In 1510, a group of Dominican friars arrived on Hispaniola to serve the spiritual needs of the Spaniards and preach the gospel of Jesus Christ to the natives. What they saw troubled them. Instead of attracting the Native Americans to the faith by their good example, the oppression practiced by the conquistadors made the natives loathe Christianity.
On the fourth Sunday of Advent in 1511, the Dominican community decided it was time to call their flock to “the obedience of faith.”
One of the friars, Father Antonio Montesino, preached these words to the Spanish overlords that Sunday:
“I am the voice of Christ in the desert of this island. For this reason, it is fitting that you listen to what I am about to say with your whole heart and mind. Listen because what I am saying is something you have never heard before. It is the most difficult, bitter, dangerous and fearful thing that you could ever imagine hearing.”
The church grew silent.
Father Antonio continued, “All of you are living and dying in mortal sin because of the cruelty and tyranny with which you are using these innocent people.”

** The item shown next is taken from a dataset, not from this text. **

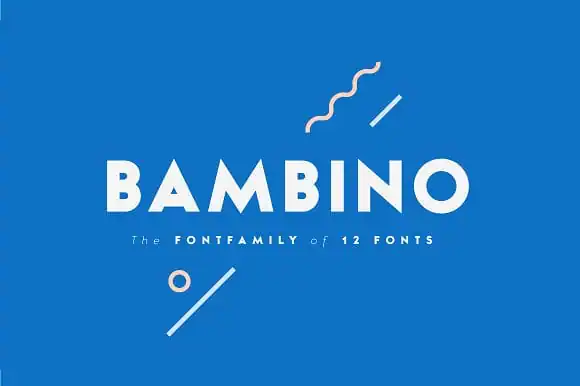 Bambino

“What right do you have to put these Indians in such cruel and wretched slavery? By what authority do you wage such detestable wars against these people in their own humble and peaceful lands? Why have you wearied and oppressed them so much that they die from the excessive work that you impose on them? Why do you refuse them medicines when they are ill? You are killing them every day in order to extract your gold.”
“Do you give any thought that they learn the faith and come to know their God and creator, be baptized, go to Mass and rest from work on Sundays and holydays? Are they not men? Do they not have immortal souls? Are you not obligated to love them as yourselves? Do you not understand this? Do you not feel this? How can you slumber so deeply? Know this, in the state that you are in, you cannot be saved...”

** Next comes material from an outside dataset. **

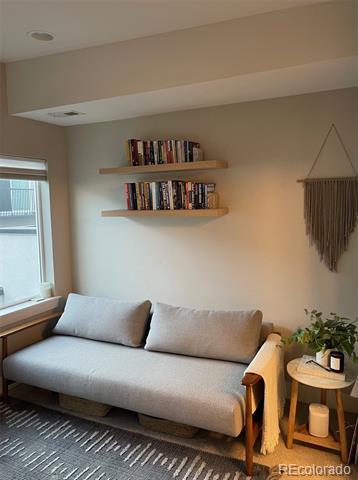 Building Photo - 2790 W 25th Ave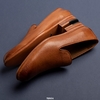 ENTERIZO CASARES CAMEL - buy online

The Dominicans refused to grant absolution and give communion that Christmas to anyone involved in oppressing the Indians. These actions raised the ire of the Spanish colonists. Despite furious opposition, the friars stood their ground. Eventually, they appealed to the Spanish Crown and won legal protections for the natives who lived in Spanish colonies.
One of the members of the congregation that day was a young man named Bartolome de las Casas. Bartolome had already made a fortune in gold by enslaving and oppressing the Indians. At first, las Casas was a bitter opponent of the Dominicans. He rejected what they had to say because he did not want to admit that his fortune had been acquired sinfully. But God’s grace eventually changed his heart and moved him to repentance. Several years later, Bartolome de las Casas joined the Dominican order and became a tireless advocate for the Native American population in New Spain. When he became a bishop, his defense of the indigenous people in the Spanish colonies led to him receiving the official position of “Protector of the Indians” in Latin America.

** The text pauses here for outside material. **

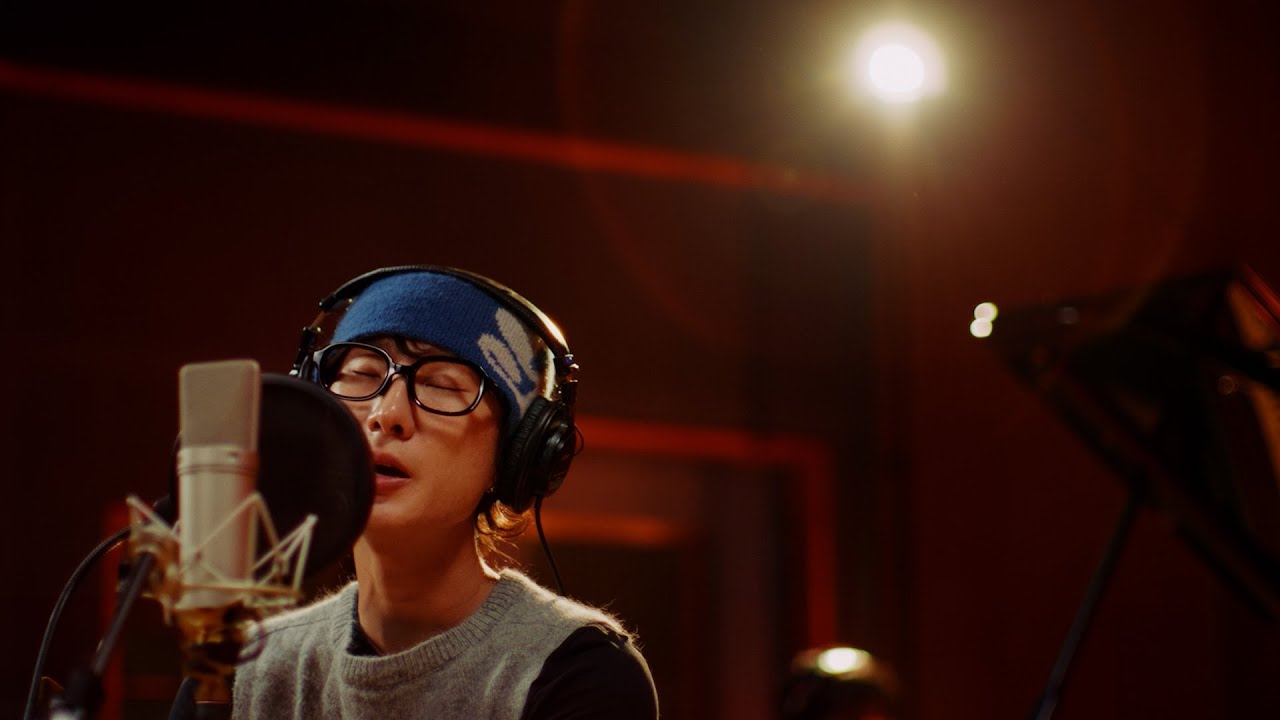 [KBS-다큐 거리의 의인들] 테마곡 by 서도밴드 | KBS 251026 방송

While the Spanish colonization of the New World continued to have its negative points, the heroic efforts of those Dominicans did much to ensure that Native Americans in Spanish colonies had basic legal protections and the opportunity to hear the Gospel proclaimed to them. Unlike those who live in former British colonies in North America, a large percentage of those who live in Latin America today are descended from indigenous peoples on account of the work of churchmen like Father Antonio Montesino and Bishop Bartolome de Las Casas.
We allow God to do great things when we take the obedience of faith seriously. In the case of these Dominican friars, they became God’s instruments in averting the holocaust of the native populations in Central and South America.
What are the barriers that we have put up that hold us back from giving our lives entirely over to God, to living fully the obedience of faith in the Church that Jesus founded?